すると、シキの目の前に突如、一本の杖が現れた。それは挨拶でもするように、その場で静かにくるりと回る。
「この世界では、魔法使いは杖を持つものなんだ。その方が“それっぽい”だろう?」
「私は面倒だから、一人の時は持たないけどね」
「君もまあ、雰囲気を出すためだと思って、それを持っているといいよ。デザインは君好みにしておいたとも」
「ああ、このことは他の魔法使い達には内緒だよ? 杖は必須、これがこの世界の掟」
「それから次に、魔法を使う時の合言葉なんだけど……」
「合言葉?」
「魔法を使うときはね、鍵となる言葉を唱える必要があるんだ。呪文とは似て非なるものさ」
「君の場合は君自身の魔力も強い方だし、魔法を使うことにはなるだろうから必要だろう」
「ということで、君の合言葉を考えよう。
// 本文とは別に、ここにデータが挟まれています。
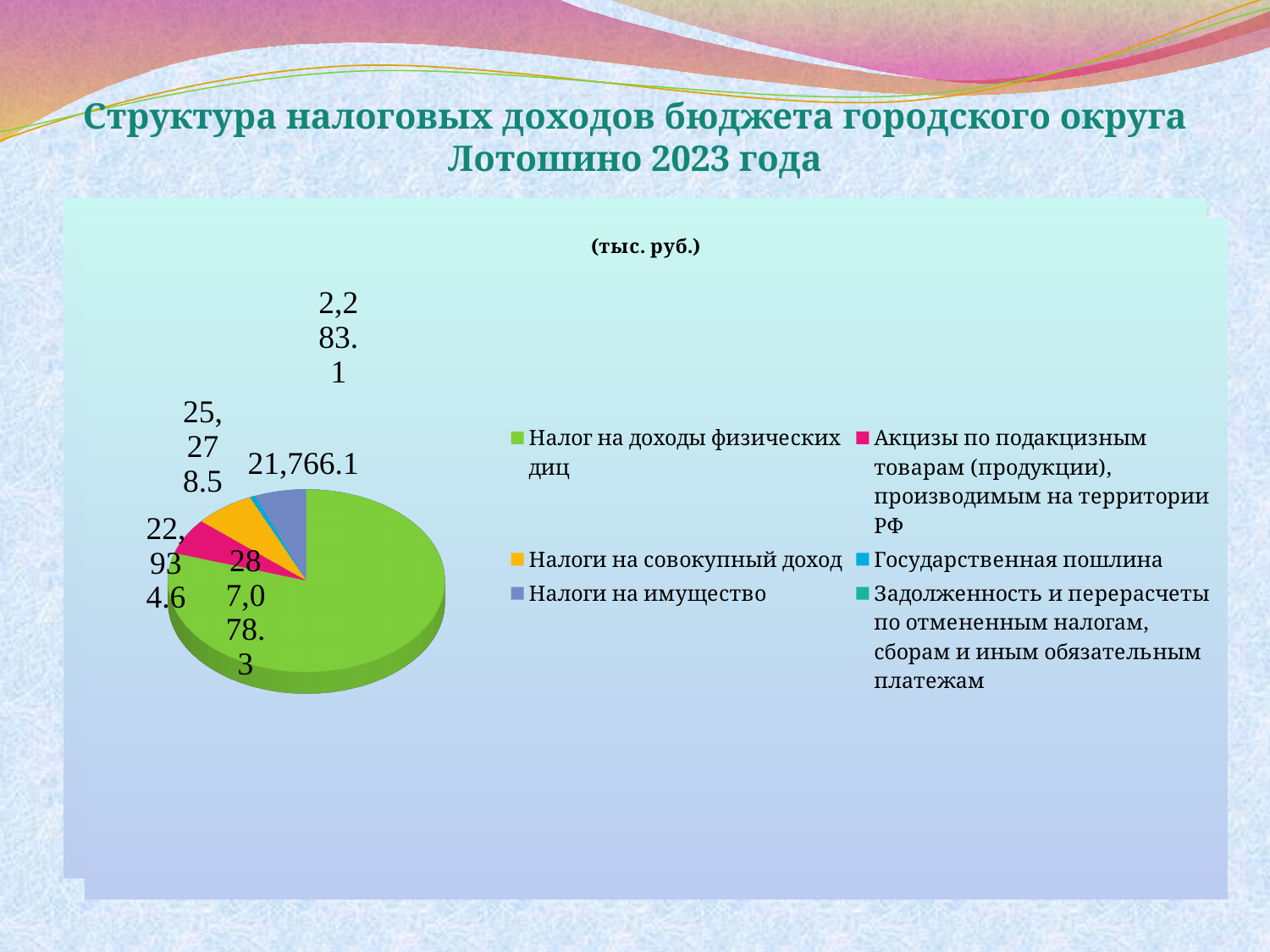
What value is shown for Государственная пошлина? 2,283.1 What is the difference between Налог на доходы физических лиц and Акцизы по подакцизным товарам? 264,143.7 What value is shown for Налоги на совокупный доход? 25,278.5 How many entries does the legend list? 6 What value is shown for Налог на доходы физических лиц? 287,078.3 Which labelled category has the smallest value in the pie chart? Государственная пошлина What kind of chart is shown on the slide? Pie chart Which category has the largest value in the pie chart? Налог на доходы физических лиц What value is shown for Налоги на имущество? 21,766.1 Which is larger: Налоги на совокупный доход or Налоги на имущество? Налоги на совокупный доход What is the difference between Налоги на совокупный доход and Налоги на имущество? 3,512.4 What value is shown for Акцизы по подакцизным товарам (продукции), производимым на территории РФ? 22,934.6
好きな言葉でも、君自身の名前でも、なんでもいいよ」
シキは少し悩んだ末に、
「それじゃあ、【シフト】にしよう」
そう言った。
「合言葉を忘れて魔法が使えなくなるなんてたまったもんじゃない」
「いいじゃないか? シンプルで覚えやすい」
「よし、次は服装だけれど……」
「よいしょっと」
校長は指で円を数回描くと、それをシキに向ける。
すると、シキが着ていた服が先ほど身に着けていたものから、見慣れない制服のようなものへと変化した。
「これがこの学園の制服さ、良いデザインだろう?」
「代えはまあ、追々用意しよう」
「では最後にひとつ、私から贈り物をあげよう」
校長はそう言うと、背後にある扉を振り返り、声をかける。